On Tuesday, the EU approved a ban on the sale of new petrol and diesel cars from 2035, five years after the UK (file photo of petrol station in Savenay, France)
Indeed, a recent analysis by the RAC suggested that electric cars are more expensive on the road than petrol ones. Charging to cover 484 miles on a public network cost £92.69, while filling a 55-litre petrol car to travel the same distance worked out at £83.03. However, charging at home remains cheaper than buying fuel.
Then there is the difficulty of finding charging points in the right place. As a driver of a petrol car, I have never endured this inconvenience, but I’ve read articles about anxious drivers hunting for that elusive charging point before their car conks out.
We should also consider the likelihood that electric vehicles are not as eco-friendly as their proponents claim. The batteries consist of materials such as nickel, lithium and cobalt, which are energy-intensive to mine. The electricity they use may be produced by gas, which isn’t considered green.
Maybe it will work out all right in the end, and in ten years’ time we will be cheerfully driving our inexpensive, energy-efficient, environmentally friendly electric vehicles. I wouldn’t count on it, though.
The truth is that our rulers have staked the farm (that’s us) on this policy in double-quick time, and there’s absolutely no guarantee their bet will come off. It certainly didn’t the last time they tried.
I’m thinking of the Great Diesel Disaster. A quarter of a century ago, politicians and car manufacturers conspired to induce us to buy diesel cars, which emit about 15 per cent less carbon dioxide than equivalent petrol models.
Debacle
In 2001, Gordon Brown as Chancellor lowered Vehicle Excise Duty for diesel. He also reduced the tax on diesel at the pumps to encourage motorists to switch from petrol. Diesel was good. Diesel was green.
Except it wasn’t. Diesel cars emit vastly more nitrogen oxide and nitrogen dioxide than petrol cars — which is why their owners are now being charged to drive older ones in London and other cities. They are being penalised for doing what the Government and carmakers encouraged them to do.

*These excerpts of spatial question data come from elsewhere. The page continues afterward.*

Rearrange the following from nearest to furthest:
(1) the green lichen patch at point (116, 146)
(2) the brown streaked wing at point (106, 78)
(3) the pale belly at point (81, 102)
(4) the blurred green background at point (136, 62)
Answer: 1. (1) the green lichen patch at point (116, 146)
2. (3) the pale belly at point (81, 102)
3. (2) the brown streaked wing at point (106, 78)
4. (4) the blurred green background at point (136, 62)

Might the headlong drive to make us buy electric cars finish in a similar debacle? Could there be a flaw in the plan — environmental or financial — which will end with us picking up the pieces?
I don’t know. What I do know is that the decision to dispense with all new petrol and diesel vehicles in just seven years has been taken without any consideration for the pockets of ordinary people.
Our political elite has forgotten its previous cock-up over diesel. It blithely issues a decree that commits us to as yet unproven electric cars, and sticks a pin more or less at random in the wall calendar.
In 2001, Gordon Brown (pictured) as Chancellor lowered Vehicle Excise Duty for diesel
Disruptive
That’s why I applaud the EU. At least it has provided five more years before the guillotine comes down. By permitting the use of e-fuels, it has kept alive the possibility that there might be a practicable, less disruptive alternative to electric vehicles that is suitably green.
I wish the Government had the nous to follow the EU’s example, though yesterday Energy Secretary Grant Shapps said it won’t. Today, he will unveil his latest thoughts on net zero.
Hard-pressed drivers deserve a break, as does the wilting British car industry. It will find it harder to attract investment when factories in Germany and France are still turning out petrol and diesel models.
Couldn’t our imperious Government — not to mention the eco-warriors breathing down its neck — show a little more good sense, as the EU has? This country is believed to be responsible for a mere 1 per cent of all global emissions.
According to official figures, transport accounts for a quarter of the UK’s emissions. So we are talking about 1/400th of the world’s production of greenhouse gases. Meanwhile, China and India scarcely take a blind bit of notice. They certainly don’t spike their own guns.
Brussels is right for once. But we could go even further. Now we are out of the EU we can chart our own course. Abandon the self-destructive 2030 deadline, and think afresh.